Ginsenosides have been found to have both antimicrobial and antifungal properties. Ginsenoside molecules are naturally bitter-tasting and discourage insects and other animals from consuming the plant. It's also been proposed that ginsenosides may interfere with insect growth by mimicking ecdysteroids, though in Drosophilia fruit flies this mimicking activity actually increases fertility.

== Chemical reactions ==
Steaming ginseng causes ginsenosides to lose their sugar and malonyl side chains, converting more polar molecules into the rarer (in nature), less-polar ones. This change may be responsible for the different effects attributed to red ginseng vs. white ginseng. The same is true of the pulp of the ginseng fruit. Similarly, heat and acid treatment of the stem and leaves can produce less-polar ginsenosides.

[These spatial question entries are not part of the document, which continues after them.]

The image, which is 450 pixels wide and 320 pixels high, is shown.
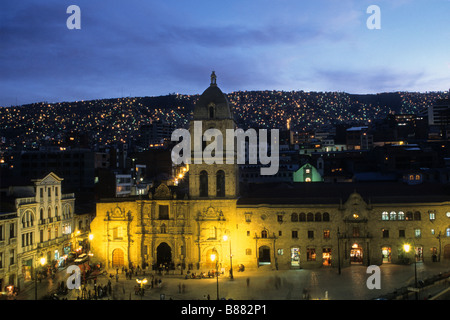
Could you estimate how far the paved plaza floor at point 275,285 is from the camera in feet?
145

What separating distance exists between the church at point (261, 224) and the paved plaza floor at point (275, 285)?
2.47 m

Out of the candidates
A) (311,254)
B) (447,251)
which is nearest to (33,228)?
(311,254)

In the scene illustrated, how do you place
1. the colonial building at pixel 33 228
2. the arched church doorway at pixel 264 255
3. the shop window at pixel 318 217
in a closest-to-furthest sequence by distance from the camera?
the colonial building at pixel 33 228 → the shop window at pixel 318 217 → the arched church doorway at pixel 264 255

In general, the less-polar molecules are believed to be easier to be absorbed and to bind onto cell membranes. Some reports claim a stronger biological activity in vitro.

===Metabolism===
Ginseng is generally consumed orally as a dietary supplement, and thus its component ginsenosides may be metabolized by gut flora to less-polar molecules. For example, ginsenosides Rb1 and Rb2 are converted to 20-b-O-glucopyranosyl-20(S)-protopanaxadiol or 20(S)-protopanaxadiol by human gut bacteria. This process is known to vary significantly between individuals. In some cases the metabolites of ginsenosides may be the biologically active compounds.

==Biological effects==
Most studies of the biological effects of ginsenosides have been in cell culture or animal models and thus their relevance to human biology is unknown. Effects on the cardiovascular system, central nervous system and immune system have been reported, primarily in rodents. Antiproliferative effects have also been described.

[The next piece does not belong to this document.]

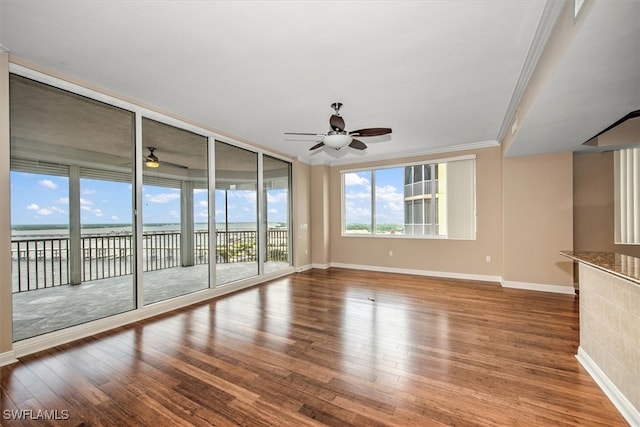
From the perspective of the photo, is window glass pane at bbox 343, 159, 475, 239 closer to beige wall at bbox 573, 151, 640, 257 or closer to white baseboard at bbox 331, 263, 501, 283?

Many studies suggest that ginsenosides have antioxidant properties. Ginsenosides have been observed to increase internal antioxidant enzymes and act as a free-radical scavenger. Ginsenosides Rg3 and Rh2 have been observed in cell models as having an inhibitory effect on the cell growth of various cancer cells while studies in animal models have suggested that ginsenosides have neuroprotective properties and could be useful in treating neurodegenerative disease such as Alzheimer's and Parkinson's diseases.

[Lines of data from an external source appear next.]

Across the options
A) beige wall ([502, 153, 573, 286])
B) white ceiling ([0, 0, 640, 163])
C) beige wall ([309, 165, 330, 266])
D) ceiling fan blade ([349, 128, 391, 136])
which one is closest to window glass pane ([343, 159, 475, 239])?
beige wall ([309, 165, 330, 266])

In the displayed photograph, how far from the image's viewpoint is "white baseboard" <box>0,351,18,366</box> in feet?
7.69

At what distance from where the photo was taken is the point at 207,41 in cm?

Two broad mechanisms of action have been suggested for ginsenoside activity, based on their similarity to steroid hormones. They are amphiphilic and may interact with and change the properties of cell membranes. Some ginsenosides have also been shown to be partial agonists of steroid hormone receptors. It is not known how these mechanisms yield the reported biological effects of ginsenosides. The molecules as a class have low bioavailability due to both metabolism and poor intestinal absorption.

== Sources ==
Although traditionally sourced from the root following folk medicine use, ginsenosides have been isolated from other parts of the plant. The concentration in the stems and leaves of Asian ginseng is 3-6%, compared to just 1-3% in the root. Compared to the root, ginseng fruit pulp contains 7 times the amount of ginsenoside Re and 4 times the amount of total ginsenosides.

Cell and tissue culture has also produced significant amounts of ginsenoside, especially when key biosynthetic genes are overexpressed.